Despite the difficulties of home and school life, she made it to the University of Hong Kong aged 18 to study English and Comparative Literature. It was there, in her second year, that she took the next step on her journey to see the world beyond East Asia, when, aged 21, she received a full scholarship to travel to New York and Boston as part of her study. The trip abroadwas an eye-opening journey that steered her further towards becoming a professor and was also a major influence on her later academic research.
“I would never forget the many moments of epiphany I experienced being there, where the richness of the two cities and people sparked my initial interest in American literature and history,” she says. “I became fascinated by the notion of the American dream and its many failures; that its ever-evolving nature as a national experiment continues to hinge upon recovering silent voices that have yet to be represented.”
On graduating from university, Lai-Henderson found work in Hong Kong, teaching for a while in a high school, and working in the marketing team of the Hong Kong Jockey Club, but those experiences as a child escaping through English literature and her illuminating trip to New York and Boston stayed with her.
“Both the corporate and teaching jobs had much to offer whether in their visions or everyday practice, but neither hit me as something that I would like as a lifelong career,” she says. “Cliché as it may sound, I did not want to settle with anything less as life is short, and too long for me to be stuck at a job that I did not absolutely enjoy.”
Unsatisfied with the direction her career was taking Lai-Henderson went through a period of “soul searching” until one evening on a steaming hot night in Hong Kong, like the ones of her youth when she drifted away into literature, she decided to take fate into her own hands and follow a path she felt increasingly strongly about – academia.
The following few years saw Lai-Henderson first join the American Studies Programme at Hong Kong University as a teaching and research assistant to classes on literature, film, and youth cultures. Her experience at HKU won her a fellowship to pursue an MA in American Studies at the historic Heidelberg University in Germany, where she began to research the crossing of music and poetry in the work of Langston Hughes and the rap lyrics of Nasir Jones. Upon completing her MA, she returned to HKU with a full scholarship to the Ph.D. program in American Studies, and a Fulbright fellowship at Stanford University.
Now at DKU, since 2018, Lai-Henderson pursues her passion for research, looking primarily at Chinese translations of American literature and what this says about human relations across borders, race and class.

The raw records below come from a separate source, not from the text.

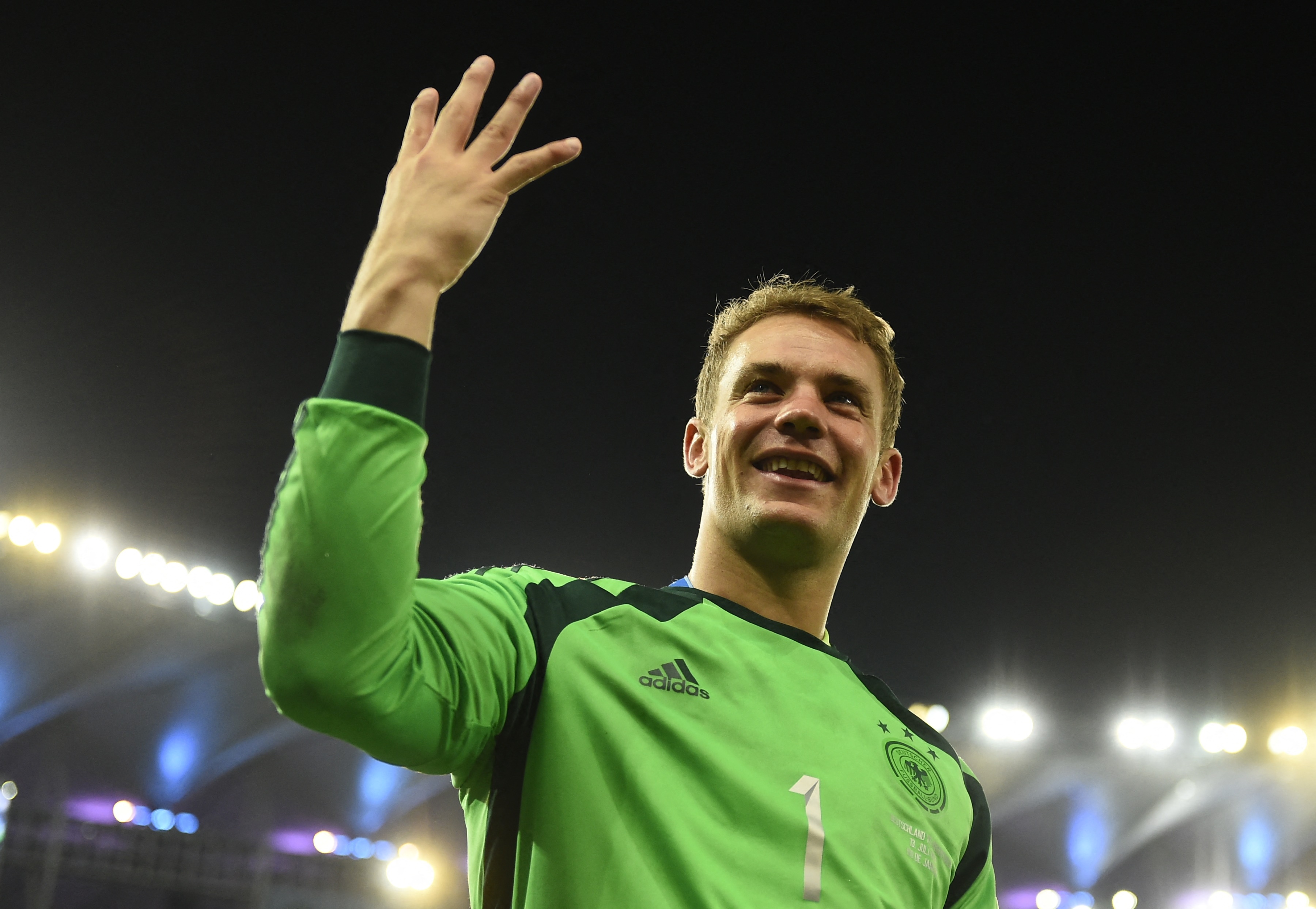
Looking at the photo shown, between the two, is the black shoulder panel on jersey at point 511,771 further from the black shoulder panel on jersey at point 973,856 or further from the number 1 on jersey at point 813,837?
the black shoulder panel on jersey at point 973,856

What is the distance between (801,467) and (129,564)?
12.0 metres

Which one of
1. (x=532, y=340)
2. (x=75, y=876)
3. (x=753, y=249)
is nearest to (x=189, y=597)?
(x=75, y=876)

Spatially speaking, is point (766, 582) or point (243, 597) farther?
point (243, 597)

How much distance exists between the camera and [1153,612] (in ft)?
50.2

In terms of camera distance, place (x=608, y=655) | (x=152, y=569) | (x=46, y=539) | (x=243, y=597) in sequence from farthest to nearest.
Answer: (x=243, y=597)
(x=152, y=569)
(x=46, y=539)
(x=608, y=655)

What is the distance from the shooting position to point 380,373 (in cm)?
136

She has authored important academic papers and the book ‘Mark Twain in China’, published in 2015, which looks at the perception of Twain’s works translated into Chinese. Her growing scholarship in the field has led to her involvement in the American Studies Association as co-chair of the International Committee, and editorial work with Journal of Transnational American Studies and Global Nineteenth-Century Studies.
She has also found a new passion for teaching, in which she employs class interaction, using debate, class performances, and role play to help students understand the perspectives of others.
While Lai-Henderson’s focus lies in literature and history, she also enjoys the interdisciplinary nature of Duke Kunshan’s curriculum, which creates a “truly unique space to experiment with teaching innovation,” she says.
But more than anything, she enjoys just being an academic, the career path that began all those years ago, reading in her room in Aberdeen.
“There is nothing more liberating than writing and teaching what I love, and more inspirational than engaging with colleagues across the global community of letters,” she says. “I feel incredibly lucky to have a career in academia, where I can continue to seek ways to learn and unlearn the human condition.”